6 Kasım 2020'de Diyarbakır'da yapılan ev baskınında gözaltına alınan Eğitim Sen üyeleri hakkında Diyarbakır Cumhuriyet Savcılığının yürüttüğü soruşturma sonrasında “kovuşturmaya yer olmadığına” karar verildi. Ancak karar rağmen gözaltına alınan 29 Eğitim Sen üyesinden 24'üne Milli Eğitim Bakanlığı (MEB) tarafından ihraç talebiyle idari soruşturma başlatıldı. Eğitim Sen konuya ilişkin yaptıpı açıklamada "MEB'in kendini mahkeme yerine koyması hukuk dışıdır" dedi
6 Kasım 2020’de Diyarbakır’da yapılan ev baskınlarında aralarında Eğitim ve Bilim Emekçileri Sendikası (Eğitim Sen) üyelerinin ve yöneticilerinin de bulunduğu çok sayıda kişi gözaltına alınmıştı.
DİYARBAKIR’DA EV BASKINLARI: ÇOK SAYIDA GÖZALTI
Operasyonun ardından bir Eğitim Sen üyesi tutuklandı. Ancak çıkarılan ilk duruşmada serbest kalan Eğitim Sen üyesi hakkında da beraat kararı verildi. Diyarbakır Cumhuriyet Savcılığının yürüttüğü soruşturma sonrasında “kovuşturmaya yer olmadığına” karar verildi. Savcılık kararına rağmen oeprasyonla gözaltına alınan 29 Eğitim Sen üyesinden 24’üne Milli Eğitim Bakanlığı (MEB) tarafından idari soruşturma başlatıldı.
İhraç talep edildi
Soruşturma sonrasında Bakanlık müfettişleri tarafından hazırlanan dosya, Eğitim Sen üyelerinin ihracı talebi ile 675 sayılı Kanun Hükmünde Kararname’nin 35. Maddesi kapsamında MEB bünyesinde kurulan Komisyon’a gönderildi.

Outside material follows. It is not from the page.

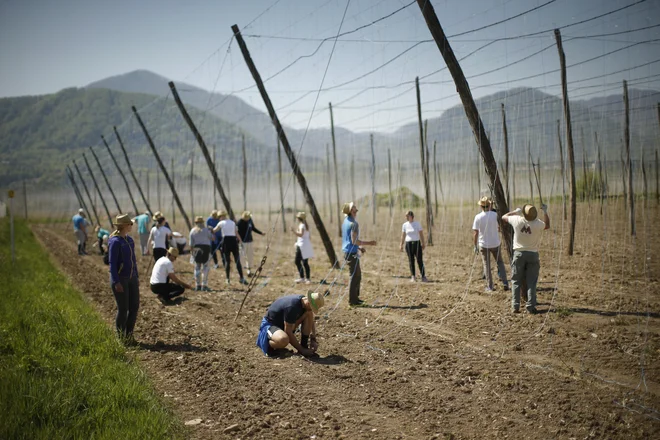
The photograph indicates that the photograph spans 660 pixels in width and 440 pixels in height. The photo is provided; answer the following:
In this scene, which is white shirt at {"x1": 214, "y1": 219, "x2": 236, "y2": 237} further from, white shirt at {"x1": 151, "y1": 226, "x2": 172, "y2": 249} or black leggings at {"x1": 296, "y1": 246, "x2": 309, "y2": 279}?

Eğitim Sen, konuya ilişkin Genel Merkezi’nde bir açıklama yaptı. Açıklamada üyeleri hakkında açılan soruşturmaya sunulan delillerin tamamının sendikal mücadele kapsamına girdiğini belirtilirken MEB’in mahkeme kararlarını hiçe sayarak kendini mahkeme yerine koymasının kabul edilemeyeceği vurgulandı. MEB’e hukuk dışı uygulamalardan vazgeçme çağrısıyla bitirilen açıklamada öne çıkan yerler şöyle:
Eğitim Sen’e ve örgütlü mücadelemize yönelik olarak başlatılan hukuk dışı uygulamalar, yüksek yargı kararları, AİHM kararları ile uluslararası sözleşmelere rağmen en temel sendikal faaliyetlerin zorlama yorumlarla suç kapsamına alınmaya çalışılması söz konusudur. Sendikamız yöneticileri ve üyelerine isnat edilen suçların tamamı sendikal mücadele kapsamında yapılan eylem ve etkinliklerdir. Bunlar basın açıklamaları, mitinglere katılım, sosyal medya hesaplarında paylaştıkları sendikal etkinlik çağrı ve duyurularıdır.
“MEB’in kendini mahkeme yerine koyması hukuk dışıdır”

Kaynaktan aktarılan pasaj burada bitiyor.